Certes, de même qu’un mauvais vers gagne son nombre de syllabes grâce à une cheville, un mot ou deux qui n’apportent rien au sens mais permettent simplement de remplir la mesure, de même le parler a toujours eu recours à des expressions vides, qui ne traduisent rien d’autre que l’embarras, la gêne, le besoin de gagner du temps pour rassembler ses mots. Je parlais à l’instant du « euh », si vite insupportable dès que l’on y prête attention, et dont les potaches malicieux se font une joie de compter les occurrences dans l’éloquence de leurs maîtres, je veux dire de leurs enseignants : « Ecoutez euh... aujourd’hui euh... je voudrais euh... que nous euh... revenions euh... sur le travail que nous avons commencé l’autre jour euh... d’amélioration euh... de l’expression orale euh... » Bravo ! Il a battu son propre record ! Huit « euh » dans le même panier !

Au nombre de ces émissions fâcheuses, de ces ruses naïves pour éviter le silence et garder la parole, et déjà pour la prendre, cette parole, sans rien dire, on connaît aussi le « ben ». Loin de s’en irriter, on peut s’en amuser, du vieux « ben » paysan qui sert à se donner le temps de la réflexion.

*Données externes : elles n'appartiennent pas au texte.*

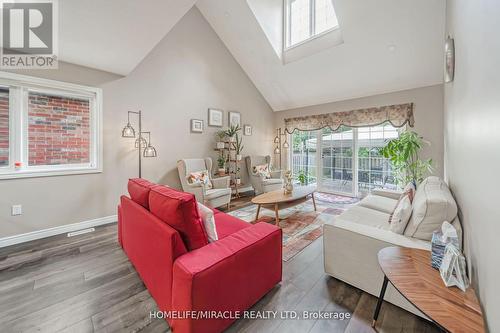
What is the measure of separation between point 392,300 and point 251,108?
4952 mm

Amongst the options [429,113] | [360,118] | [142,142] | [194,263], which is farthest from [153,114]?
[429,113]

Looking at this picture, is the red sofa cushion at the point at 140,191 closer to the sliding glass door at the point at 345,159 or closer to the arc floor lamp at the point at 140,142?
the arc floor lamp at the point at 140,142

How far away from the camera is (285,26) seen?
15.0 ft

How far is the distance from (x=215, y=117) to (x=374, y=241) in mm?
4041

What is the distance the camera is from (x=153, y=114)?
12.5 feet

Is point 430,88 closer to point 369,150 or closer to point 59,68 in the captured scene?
point 369,150

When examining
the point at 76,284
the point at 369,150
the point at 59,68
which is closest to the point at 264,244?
the point at 76,284

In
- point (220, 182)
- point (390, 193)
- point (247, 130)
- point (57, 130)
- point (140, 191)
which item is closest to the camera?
point (140, 191)

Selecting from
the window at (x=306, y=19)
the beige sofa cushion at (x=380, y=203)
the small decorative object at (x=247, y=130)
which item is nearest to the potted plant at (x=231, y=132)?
the small decorative object at (x=247, y=130)

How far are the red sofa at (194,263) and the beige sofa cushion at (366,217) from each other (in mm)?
916

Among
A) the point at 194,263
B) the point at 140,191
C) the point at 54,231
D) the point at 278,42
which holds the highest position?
the point at 278,42

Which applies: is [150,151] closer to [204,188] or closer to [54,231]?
[204,188]

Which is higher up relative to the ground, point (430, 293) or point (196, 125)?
point (196, 125)

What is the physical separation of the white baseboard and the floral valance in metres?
4.69
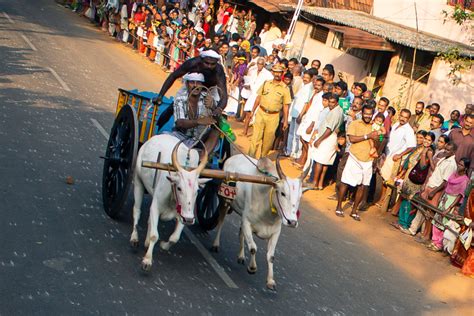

Si un seul « ben », même lourdement traîné, meuble difficilement le temps nécessaire pour tourner sept fois sa langue, il procure tout de même un répit précieux, surtout s’il s’appuie sur un « p’têt’ » : « P’têt’ ben qu’oui ! » Cela dans une réponse et lorsqu’on se méfie.

Au début d’un propos, « ben » marque une volonté de se faire entendre tempérée par le souci de songer encore un instant à ce que l’on va dire : « Ben... allons-y ! »

Cet éloge, ou, du moins, cette apologie de « ben » m’amène à revenir sur « euh ». « Euh », à la réflexion, traduit souvent chez certaines personnes scrupuleuses le soin de prendre le mot juste, c’est un tâtonnement honnête, souvent dérisoire, mais dont je distingue l’origine, sinon la justification. « En fait », en revanche, m’exaspère comme un simple tic, comme du mécanisme affectant ce qui est humain par excellence : le langage.
« En fait » est détestable comme sont détestables les « juste », les « c’est clair », les « voilà », les « disons que » et tous les absurdes « on va dire » qui chargent et ornementent le langage parlé
d’aujourd’hui. Et dire que cet « en fait », essentiellement oral, commence à se répandre dans l’écrit... Je l’ai lu, bien caractérisé, j’entends par là ne signifiant nullement « en réalité ». « En fait », c’est clair, est juste abominable. Voilà.